284 So. 2d 452 | Fla. Dist. Ct. App. | 1973

284 So. 2d 452 (1973)

Ronald DANCY, Appellant,
v.
The STATE of Florida, Appellee.

No. 73-235.

District Court of Appeal of Florida, Third District.

October 16, 1973.

*453 Phillip A. Hubbart, Public Defender, and Mark King Leban, Asst. Public Defender, for appellant.

Robert L. Shevin, Atty. Gen., and William L. Rogers, Asst. Atty.
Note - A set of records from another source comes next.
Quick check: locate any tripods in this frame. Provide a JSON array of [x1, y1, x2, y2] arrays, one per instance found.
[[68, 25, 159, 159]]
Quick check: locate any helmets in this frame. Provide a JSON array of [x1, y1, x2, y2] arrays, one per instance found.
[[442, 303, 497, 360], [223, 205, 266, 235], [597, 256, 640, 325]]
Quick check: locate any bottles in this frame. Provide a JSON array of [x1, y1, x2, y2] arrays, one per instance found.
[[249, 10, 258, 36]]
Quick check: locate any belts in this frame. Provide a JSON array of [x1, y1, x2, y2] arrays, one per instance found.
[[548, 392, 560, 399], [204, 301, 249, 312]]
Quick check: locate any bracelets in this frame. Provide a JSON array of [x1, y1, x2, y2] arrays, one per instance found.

Gen., and Gary M. Carman, Legal Intern, for appellee.

Before BARKDULL, C.J., and HENDRY and HAVERFIELD, JJ.

PER CURIAM.

Defendant-appellant was charged by information with (1) carrying a concealed firearm and (2) unlawful possession of a firearm by a convicted felon, tried non-jury, convicted on count # 1[1] and sentenced to two (2) years imprisonment.

On appeal, appellant contends that the trial court erred in denying defense's motion for judgment of acquittal where the evidence is legally insufficient. We cannot agree.

A defendant who moves for a directed verdict of acquittal admits all the facts in evidence adduced and every conclusion favorable to the state fairly and reasonably inferable therefrom. Lett v. State, Fla. App. 1965, 174 So. 2d 568; Dixon v. State, Fla.App. 1965, 180 So. 2d 681. After a thorough examination of the record, we conclude that there was substantial evidence with all reasonable inferences fairly drawn therefrom to sustain the judgment of conviction.

Accordingly, the judgment is affirmed.

Affirmed.

NOTES

[1] The state having abandoned count # 2.